The downsides to the RS? There are just two. It doesn’t come with a manual and it doesn’t have the GT3’s double-wishbone front suspension. Neither one of these omissions are dealbreakers, they’re just the only things I can think of that stop the GT4 RS from being the perfect sports car. 

When loaded up in a corner, the GT4 RS has that slightly numb feedback that is inherent in a strut suspension. But because the car is so well-balanced, it doesn’t affect things the same way the last-gen 991.2 GT3’s setup did because that car’s rear-engine weight bias really demanded a front end with a lot of feedback. Conversely, the GT4 RS has such a wide window to work with that it can afford to provide a bit less feedback without it ever biting the driver.

As for the manual transmission, it would just be the cherry on top. Yes, the PDK is by far the better, faster gearbox, and shines when you’re behind the wheel of a car so demanding that taking your attention off the task at hand—even for the split second it takes to change gears—is detrimental to going fast. The GT4 RS is not that car. It imparts so much confidence that the driver doesn’t need to focus 100 percent on making sure the car’s doing what they want. Rather, the car affords them the pleasure of having to shift gears the way God intended—if only Porsche intended three pedals, too.

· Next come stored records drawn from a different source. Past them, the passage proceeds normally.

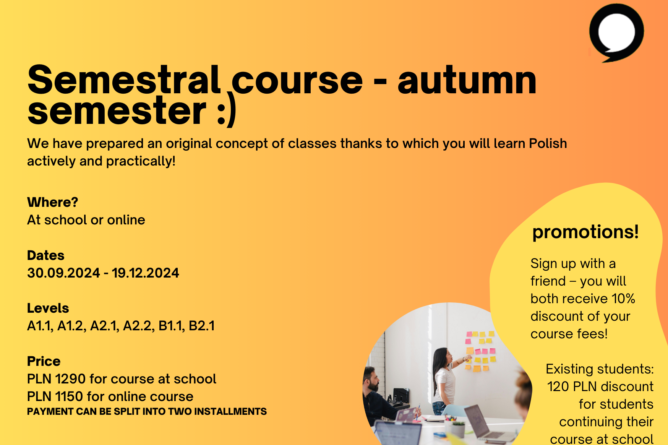 Semestral course - autumn semester :)

We have prepared an original concept of classes thanks to which you will learn Polish actively and practically!

Where?
At school or online

Dates
30.09.2024 - 19.12.2024

Levels
A1.1, A1.2, A2.1, A2.2, B1.1, B2.1

Price
PLN 1290 for course at school
PLN 1150 for online course
PAYMENT CAN BE SPLIT INTO TWO INSTALLMENTS

promotions!

Sign up with a friend – you will both receive 10% discount of your course fees!

Existing students: 120 PLN discount for students continuing their course at school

Because That’s What Heroes Do

Is the 911 GT3 a more engaging car? Sure, if by “engaging” you mean more difficult to drive. There is a certain satisfaction one gets hustling the GT3 around on a good lap, but honestly, 99 percent of all drivers will probably be faster and have more fun (and do less crashing) behind the wheel of a GT4 RS. Isn’t that what we all want? To be faster and have more fun? 

Obviously, because it’s Porsche, that fun comes at a price. Base Cayman GT4 RSes start at $143,050, but the Arctic Gray test car I drove came with optional paint ($3,540), the front-axle lift system ($3,040), the Weissach Package ($13,250), carbon-ceramic brakes ($8,000), and forged magnesium wheels ($15,640). The total MSRP for the test car came to $195,190. Nobody said fun was cheap.

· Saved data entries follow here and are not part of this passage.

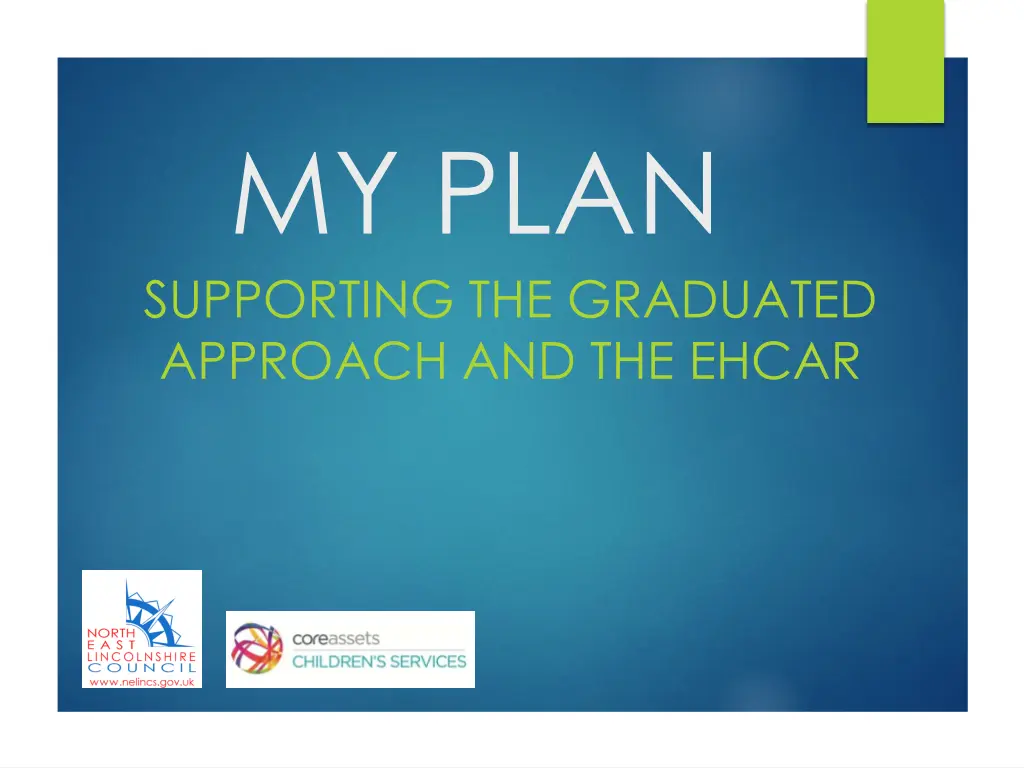 MY PLAN

SUPPORTING THE GRADUATED APPROACH AND THE EHCAR

NORTH EAST LINCOLNSHIRE COUNCIL
www.nelincs.gov.uk

coreassets
CHILDREN'S SERVICES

But I see now how Porsche factory driver Jörg Bergmeister set his insane Nürburgring Nordschleife time of 7:04.511 in the RS—an astonishing 23.6 seconds quicker than 982 GT4. The Nürburgring is one of those tracks that demands that a driver show up with a car they have absolute confidence in. The GT4 RS is that car.

What does all this mean to the average driver? The exact same thing that it does to the pro driver. In fact, it probably means even a bit more. It’s as I said at the beginning of this review: The more comfortable any driver is in their car, the faster and harder they can push it. And when they do go beyond the limit, it’s easier to reign that car back in on pure skill, without help from any electronics. In short, it makes you a better driver.  

The 2022 Porsche 718 Cayman GT4 RS is the one that allows everyone—everyone who’s lucky enough to drive one, anyway—those pleasures. It’s the car we all deserve because it makes us heroes as soon as we get behind the wheel. 

Robb Holland is an American race car driver and automotive journalist. He has competed in the British Touring Car Championship, Pikes Peak, the World Touring Car Championships, and more.

Correction: An earlier version of this story said the Robin was made by Renault, not Reliant. We regret the error.